At lunch, I met Vlado, a young social entrepreneur from Macedonia. After running refugee camps in the Balkan civil war he studied social work. Today, his organisation – Poraka – or MESSAGE in English – helps young disabled people and their families plan for the future. Vlado is working with big numbers with little money, a dodgy government and a society that kept disabled people banged up till a few years ago. Yet here he was: eager, keen to share and learn. Not bitter. No sense of entitlement. In sharp contrast in fact to the po-faced miserabIists I frequently encounter in the UK third sector (and, now and again, in my own organisation).
This event was interesting for me personally as it brought disability-inclusion and social enterprise together. This is only just starting in the UK, where people like me are a bit of an oddity next to the recycling businesses, eateries and employment specialists. By contrast, in Eastern and Southern Europe, everyone in the disability rights sector is a social entrepreneur. They have to be. If they don’t act entrepreneurially, they can’t survive.
One effect of not being spoon-fed by the state is that people get creative. Some of the work Vlado is doing is streets ahead of many UK organisations I know with big grants and well-paid staff. What the guy lacks in money he makes up for in his openness to learning, his amazing networks and his ability to inspire support locally and globally.
Which brings me onto sustainability. In this country, we think of sustainability mainly in financial terms. Vlado’s story shows us that sustainability is principally about resilience. Which you build by being entrepreneurial, clear on your values and close to your supporters. Indeed, UK social enterprises at risk often lack Poraka’s type of resilience as much as they lack hard cash.

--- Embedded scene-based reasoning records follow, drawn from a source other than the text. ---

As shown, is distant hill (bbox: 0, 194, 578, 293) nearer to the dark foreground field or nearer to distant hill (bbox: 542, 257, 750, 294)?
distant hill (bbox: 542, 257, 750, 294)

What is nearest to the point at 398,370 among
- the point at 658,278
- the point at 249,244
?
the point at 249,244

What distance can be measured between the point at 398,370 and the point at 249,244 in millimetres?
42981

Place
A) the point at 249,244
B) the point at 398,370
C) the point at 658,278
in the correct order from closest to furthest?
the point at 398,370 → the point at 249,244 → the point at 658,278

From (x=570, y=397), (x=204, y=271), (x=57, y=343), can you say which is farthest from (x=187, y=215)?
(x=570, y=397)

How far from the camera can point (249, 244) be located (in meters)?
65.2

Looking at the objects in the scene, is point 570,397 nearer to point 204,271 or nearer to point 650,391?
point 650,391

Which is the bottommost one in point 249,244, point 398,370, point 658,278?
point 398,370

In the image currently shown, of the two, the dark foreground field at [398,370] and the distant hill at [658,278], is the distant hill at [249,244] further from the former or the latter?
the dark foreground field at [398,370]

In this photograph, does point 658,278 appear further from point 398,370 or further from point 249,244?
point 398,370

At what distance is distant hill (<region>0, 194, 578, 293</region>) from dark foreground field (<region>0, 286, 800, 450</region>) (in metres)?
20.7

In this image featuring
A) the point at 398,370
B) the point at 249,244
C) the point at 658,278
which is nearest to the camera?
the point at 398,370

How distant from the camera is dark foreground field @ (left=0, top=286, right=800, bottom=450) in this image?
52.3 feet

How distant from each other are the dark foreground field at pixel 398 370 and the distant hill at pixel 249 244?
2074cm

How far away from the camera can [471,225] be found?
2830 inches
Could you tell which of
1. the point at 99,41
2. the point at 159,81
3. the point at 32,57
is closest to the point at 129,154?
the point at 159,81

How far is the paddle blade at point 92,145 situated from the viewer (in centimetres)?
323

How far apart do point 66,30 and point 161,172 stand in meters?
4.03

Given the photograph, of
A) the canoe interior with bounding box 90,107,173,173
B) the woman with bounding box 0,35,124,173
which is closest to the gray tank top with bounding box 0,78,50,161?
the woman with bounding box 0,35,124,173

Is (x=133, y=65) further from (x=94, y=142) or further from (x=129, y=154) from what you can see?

So the next time you’re facing a `crisis’, don’t just look at the figures. Think resilience. And ask yourself what Vlado would do…
1 comment:
You are obviously an liberatarian.
It's your beloved Free Market that leaves Big Business to discard experienced employees at 55 (top slicing is the term) and not employ disabled human beings because they don't fit the platonic YOUNG ideal.
Social Entreprises are just a means to mop up the detrius of society and give them some kind of low-status no social mobility just to appease the governments conscience and relieve the treasury of it's hated social obligations. The Bank Bail out and companies reveal that professed free marketeers are quite able to sacrifice doctrine in exchange for kenseyian economics. Social enterprise also appears to be bureacratic, YOUNG which bypasses ageism in work place, and dynamic (further youf references).
I wonder how far social enterprises truly advance the dreams and aspirations and talents of the the most drug-damaged marginalised and broken of society who are marginalised in all key life chance advancing institutions from HE to Big Business from Third Sector professionalized charities to state bureacracies.
I suspect it is just a large scale policy instrument rather than a liberator of people which would make it most satisfying for both parties and make political sense.